Tether, issuer of the world’s most popular stablecoin, USDT, wrapped up 2025 with a net profit of over $10 billion, bolstered by steady growth in its flagship token and growing exposure to US Treasuries and gold.

The fourth-quarter attestation showed Tether holding $6.3 billion in excess reserves, a buffer over its $186.5 billion in liabilities tied to issued tokens. USDT’s circulating supply grew by $50 billion over the year to over $186 billion.

The firm continued ramping up its holdings of US Treasuries, reaching $122 billion in direct exposure and $141 billion including overnight reverse repurchase agreements, positioning it among the largest holders of US government debt globally.

Tether also maintained significant allocations to gold and Bitcoin, reporting holdings of $17.4 billion and $8.4 billion, respectively.

Tether’s investment portfolio, which is separated from reserve assets, was valued at $20 billion.

“With USDT issuance at record levels, reserves exceeding liabilities by billions of dollars, Treasury exposure at historic highs, and strong risk management, Tether enters 2026 with one of the strongest balance sheets of any global company,” said the chief executive of Tether, Mr Paolo Ardoino, in a statement shared with Business Post.

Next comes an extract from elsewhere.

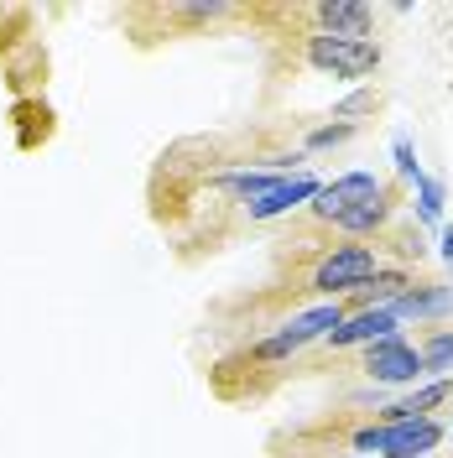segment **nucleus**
Returning a JSON list of instances; mask_svg holds the SVG:
<instances>
[{"label": "nucleus", "instance_id": "16", "mask_svg": "<svg viewBox=\"0 0 453 458\" xmlns=\"http://www.w3.org/2000/svg\"><path fill=\"white\" fill-rule=\"evenodd\" d=\"M391 162H397V172L406 177V182L423 172V167H417V146H412V136H397V141H391Z\"/></svg>", "mask_w": 453, "mask_h": 458}, {"label": "nucleus", "instance_id": "2", "mask_svg": "<svg viewBox=\"0 0 453 458\" xmlns=\"http://www.w3.org/2000/svg\"><path fill=\"white\" fill-rule=\"evenodd\" d=\"M344 318H349V308H344V302H323V308H312V313H297L292 323H282L271 339L255 344L251 360H255V365H277V360H286V354H297V349H308V344L329 339Z\"/></svg>", "mask_w": 453, "mask_h": 458}, {"label": "nucleus", "instance_id": "5", "mask_svg": "<svg viewBox=\"0 0 453 458\" xmlns=\"http://www.w3.org/2000/svg\"><path fill=\"white\" fill-rule=\"evenodd\" d=\"M365 375L375 386H417V380H427L423 354H417V344H406V339L365 344Z\"/></svg>", "mask_w": 453, "mask_h": 458}, {"label": "nucleus", "instance_id": "4", "mask_svg": "<svg viewBox=\"0 0 453 458\" xmlns=\"http://www.w3.org/2000/svg\"><path fill=\"white\" fill-rule=\"evenodd\" d=\"M303 57L308 68H318L323 79H365L380 68V47L375 42H344V37H323V31H308L303 37Z\"/></svg>", "mask_w": 453, "mask_h": 458}, {"label": "nucleus", "instance_id": "3", "mask_svg": "<svg viewBox=\"0 0 453 458\" xmlns=\"http://www.w3.org/2000/svg\"><path fill=\"white\" fill-rule=\"evenodd\" d=\"M375 271H380V250L375 245H334L329 256L312 266L308 292H318V297H344V292H360Z\"/></svg>", "mask_w": 453, "mask_h": 458}, {"label": "nucleus", "instance_id": "19", "mask_svg": "<svg viewBox=\"0 0 453 458\" xmlns=\"http://www.w3.org/2000/svg\"><path fill=\"white\" fill-rule=\"evenodd\" d=\"M438 256H443V266L453 271V229H438Z\"/></svg>", "mask_w": 453, "mask_h": 458}, {"label": "nucleus", "instance_id": "13", "mask_svg": "<svg viewBox=\"0 0 453 458\" xmlns=\"http://www.w3.org/2000/svg\"><path fill=\"white\" fill-rule=\"evenodd\" d=\"M406 286H412V271H401V266H391V271H386V266H380V271H375V276L355 292V297H360V308H391Z\"/></svg>", "mask_w": 453, "mask_h": 458}, {"label": "nucleus", "instance_id": "1", "mask_svg": "<svg viewBox=\"0 0 453 458\" xmlns=\"http://www.w3.org/2000/svg\"><path fill=\"white\" fill-rule=\"evenodd\" d=\"M449 432L438 417H423V422H370V428H355L349 432V448L355 454H375V458H432L438 454V443H443Z\"/></svg>", "mask_w": 453, "mask_h": 458}, {"label": "nucleus", "instance_id": "6", "mask_svg": "<svg viewBox=\"0 0 453 458\" xmlns=\"http://www.w3.org/2000/svg\"><path fill=\"white\" fill-rule=\"evenodd\" d=\"M380 339H401V323L391 308H360V313H349L329 334V349H360V344H380Z\"/></svg>", "mask_w": 453, "mask_h": 458}, {"label": "nucleus", "instance_id": "14", "mask_svg": "<svg viewBox=\"0 0 453 458\" xmlns=\"http://www.w3.org/2000/svg\"><path fill=\"white\" fill-rule=\"evenodd\" d=\"M417 354H423L427 380H449V370H453V328H438V334H427V339L417 344Z\"/></svg>", "mask_w": 453, "mask_h": 458}, {"label": "nucleus", "instance_id": "15", "mask_svg": "<svg viewBox=\"0 0 453 458\" xmlns=\"http://www.w3.org/2000/svg\"><path fill=\"white\" fill-rule=\"evenodd\" d=\"M412 208H417V219L423 225H443V182L432 177V172H417L412 177Z\"/></svg>", "mask_w": 453, "mask_h": 458}, {"label": "nucleus", "instance_id": "9", "mask_svg": "<svg viewBox=\"0 0 453 458\" xmlns=\"http://www.w3.org/2000/svg\"><path fill=\"white\" fill-rule=\"evenodd\" d=\"M312 21L323 37H344V42H370V5L360 0H323V5H312Z\"/></svg>", "mask_w": 453, "mask_h": 458}, {"label": "nucleus", "instance_id": "20", "mask_svg": "<svg viewBox=\"0 0 453 458\" xmlns=\"http://www.w3.org/2000/svg\"><path fill=\"white\" fill-rule=\"evenodd\" d=\"M449 437H453V432H449Z\"/></svg>", "mask_w": 453, "mask_h": 458}, {"label": "nucleus", "instance_id": "12", "mask_svg": "<svg viewBox=\"0 0 453 458\" xmlns=\"http://www.w3.org/2000/svg\"><path fill=\"white\" fill-rule=\"evenodd\" d=\"M391 313H397V323L401 318H449L453 313V286H443V282H432V286H406L397 302H391Z\"/></svg>", "mask_w": 453, "mask_h": 458}, {"label": "nucleus", "instance_id": "8", "mask_svg": "<svg viewBox=\"0 0 453 458\" xmlns=\"http://www.w3.org/2000/svg\"><path fill=\"white\" fill-rule=\"evenodd\" d=\"M323 182L312 177V172H297V177H282L277 188H266L261 199L245 203V219L251 225H261V219H277V214H292V208H303V203H312V193H318Z\"/></svg>", "mask_w": 453, "mask_h": 458}, {"label": "nucleus", "instance_id": "17", "mask_svg": "<svg viewBox=\"0 0 453 458\" xmlns=\"http://www.w3.org/2000/svg\"><path fill=\"white\" fill-rule=\"evenodd\" d=\"M355 131H360L355 120H339V125H323V131H312V136H308V146H312V151H318V146H339V141H349Z\"/></svg>", "mask_w": 453, "mask_h": 458}, {"label": "nucleus", "instance_id": "10", "mask_svg": "<svg viewBox=\"0 0 453 458\" xmlns=\"http://www.w3.org/2000/svg\"><path fill=\"white\" fill-rule=\"evenodd\" d=\"M449 396H453V380H423V386H412L401 401H391L375 422H391V428H401V422H423V417H432Z\"/></svg>", "mask_w": 453, "mask_h": 458}, {"label": "nucleus", "instance_id": "18", "mask_svg": "<svg viewBox=\"0 0 453 458\" xmlns=\"http://www.w3.org/2000/svg\"><path fill=\"white\" fill-rule=\"evenodd\" d=\"M370 105H375V94H370V89H360V94H349V99H344V105H339V120H349V114L370 110Z\"/></svg>", "mask_w": 453, "mask_h": 458}, {"label": "nucleus", "instance_id": "11", "mask_svg": "<svg viewBox=\"0 0 453 458\" xmlns=\"http://www.w3.org/2000/svg\"><path fill=\"white\" fill-rule=\"evenodd\" d=\"M391 188H380V193H370V199L349 203L339 219H334V229H344V234H355V240H365V234H375V229H386V219H391Z\"/></svg>", "mask_w": 453, "mask_h": 458}, {"label": "nucleus", "instance_id": "7", "mask_svg": "<svg viewBox=\"0 0 453 458\" xmlns=\"http://www.w3.org/2000/svg\"><path fill=\"white\" fill-rule=\"evenodd\" d=\"M386 182L375 177V172H349V177H339V182H323L318 193H312V219H323V225H334L349 203H360V199H370V193H380Z\"/></svg>", "mask_w": 453, "mask_h": 458}]
</instances>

“This has been made possible by the trust accrued by our strong risk management setup, unprecedented in the financial sector, and the decisions we make around asset quality, allocation, and liquidity are designed to ensure USD₮ remains reliable and usable at a global scale, even during periods of extreme demand,” he added.

The latest report comes amid rising global demand for stablecoins, with Tether’s USDT remaining the dominant digital dollar in circulation.